Guzman would travel and fight in Belfast but Harrison will not and that seems to be the most important factor because taking McCullough away from his home town would be a dumb move. In Belfast, presumably at the recently-built Odyssey Arena, McCullough would sell-out and a crowd of nearly 10,000 cheering him on would create a daunting backdrop for any visiting fighter.

Warren will be calculating the risks in letting McCullough fight Guzman, who is unbeaten but untested in 18 bouts, and the financial and professional benefits in pushing directly for a fight against Harrison, which is the type of fight that would grace any decade in British boxing history.

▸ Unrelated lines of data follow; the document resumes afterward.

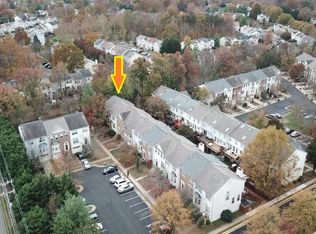 14607 Stream Pond Dr, Centreville, VA 20120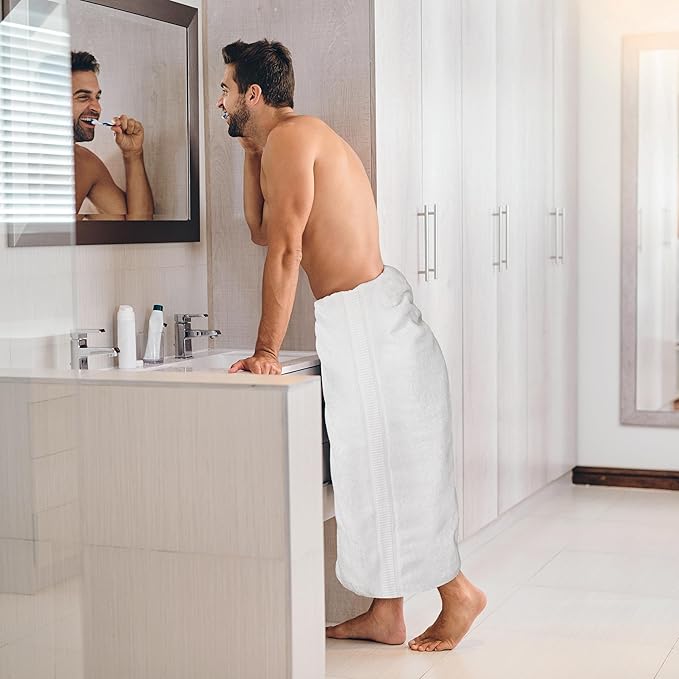 Utopia Towels Luxurious Jumbo Bath Sheet 2 Piece, 600 GSM, 35 by 70 Inches, 100% Ring Spun Cotton, Highly Absorbent and Quick Dry Extra Large Bath Towel, Super Soft Towel, White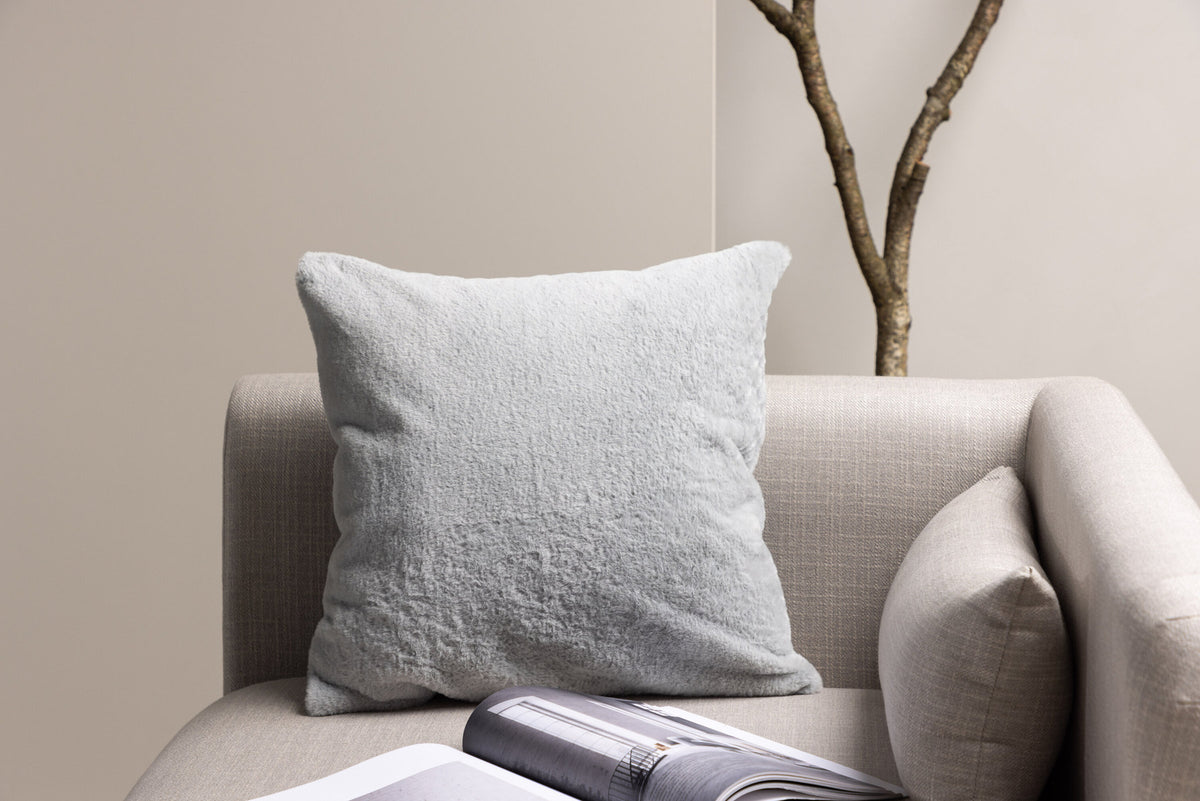Thea Kissenbezug in Grau präsentiert im Onlineshop von KAQTU Design AG. Deko Kissenbezug ist von Venture Home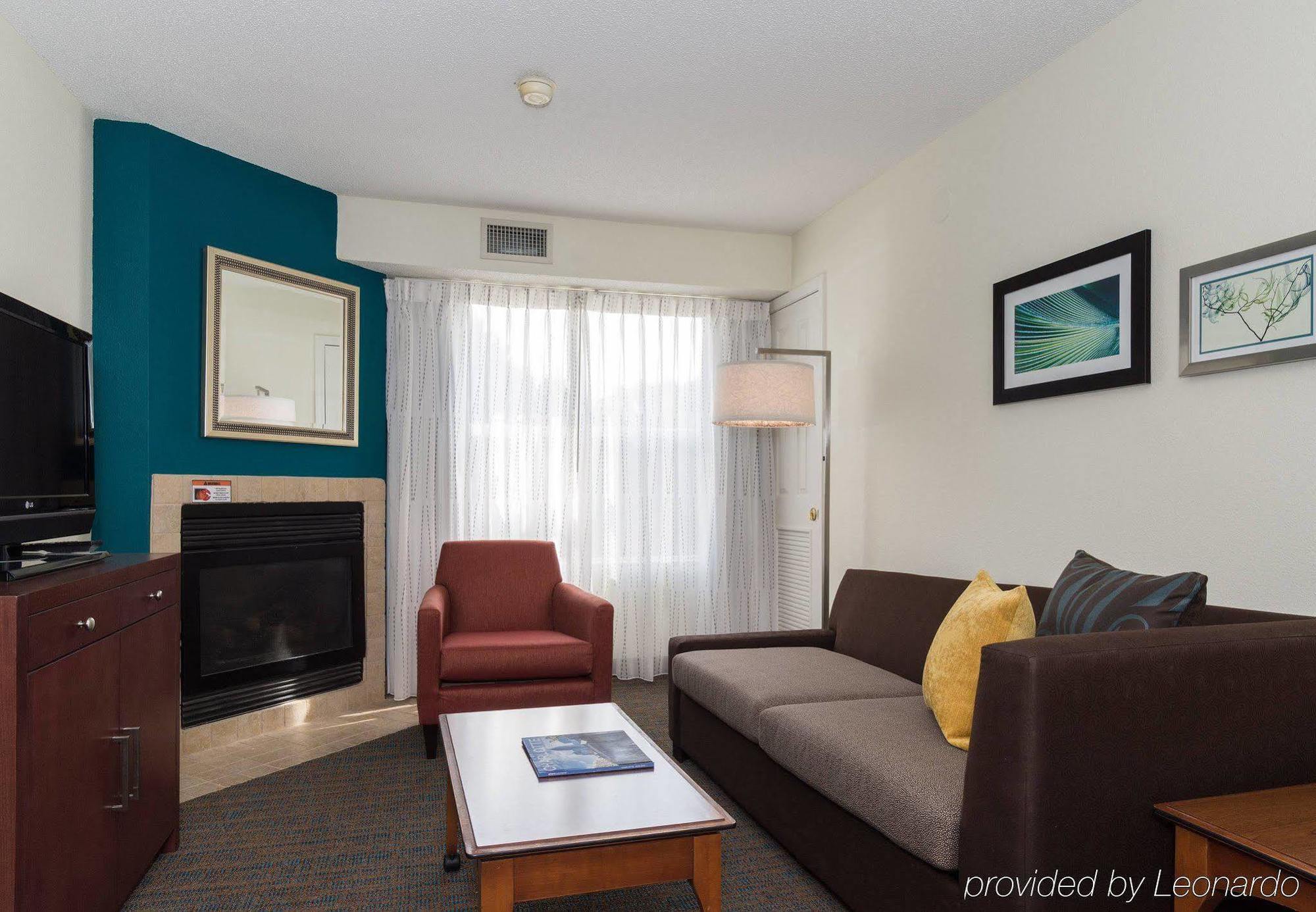 Hotel By Marriott Norman 3*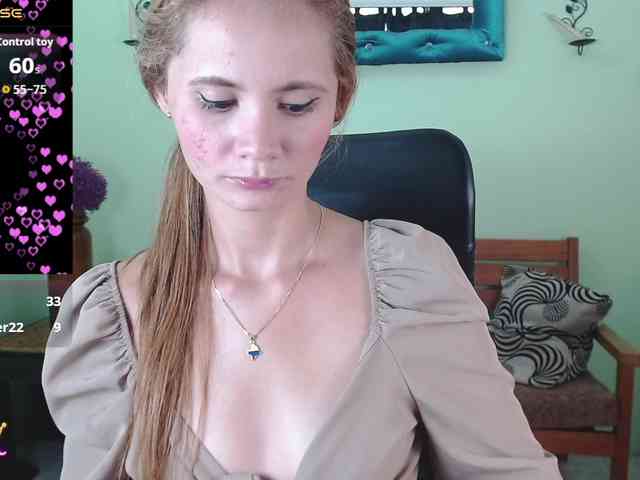 VictoriaJones- webcam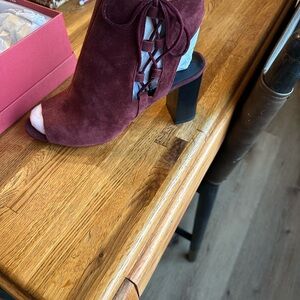 Brand new, never worn, burgundy heels.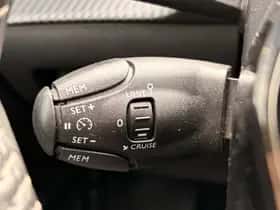 Peugeot 208 (2021) thumbnail 17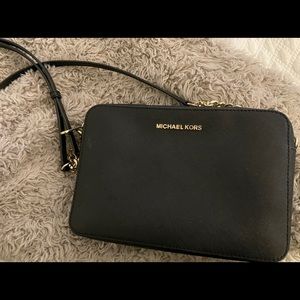 Micheal Kors Crossbody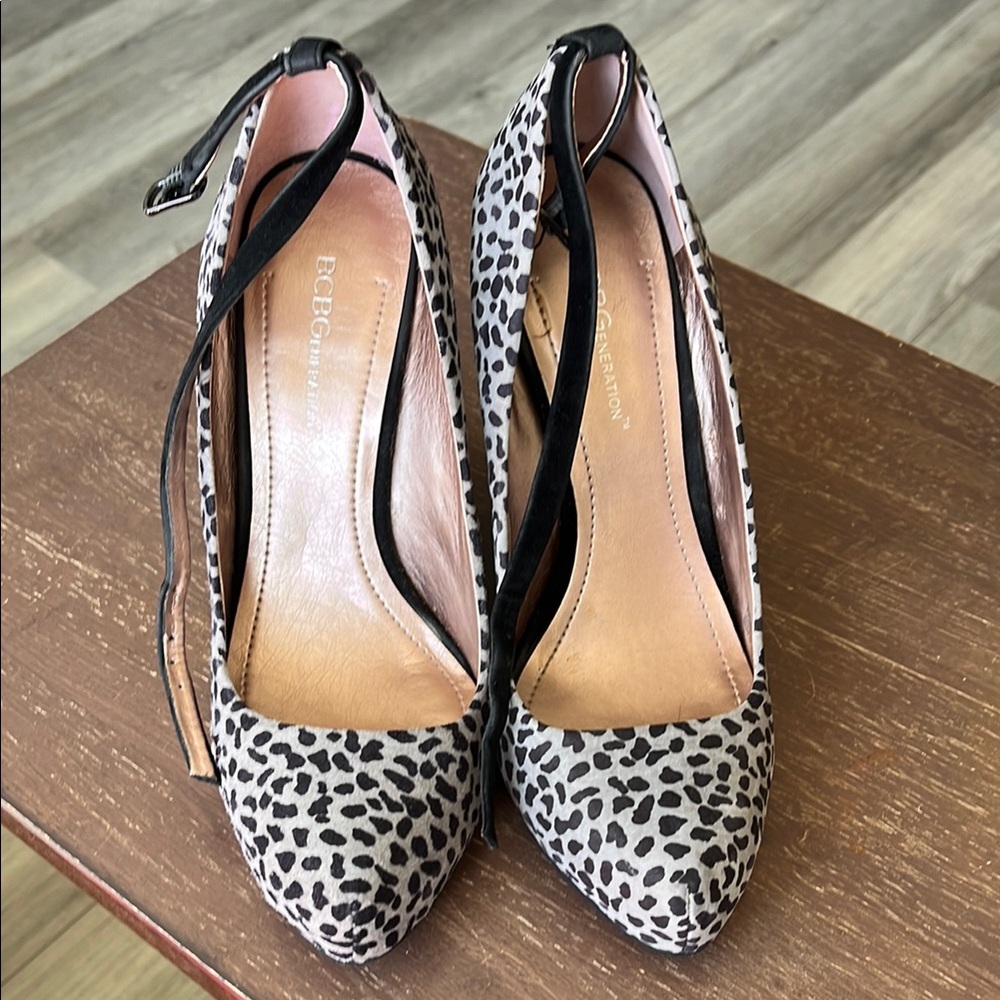 Bcbgeneration Black And Gray Leopard Print Women'… - image 1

The obvious sequence is for McCullough to beat Guzman, make a defence in Belfast and then surrender home advantage for a showdown next summer outdoor in Scotland against Harrison. This would also allow Harrison, who won the title two weeks ago in front of 5,000, to increase his popularity. However, if either Harrison or McCullough lose before sharing a ring, Warren will regret not pushing them together sooner and for good reason.

The nominal main event on Saturday night was almost ignored because of the clamour involving McCullough's homecoming but Belfast's Neil Sinclair retained his British welterweight title when he stopped Paul Knights in round two. Sinclair was cut in the first but was simply too powerful for Knights and after one brief knock-down it was waved off.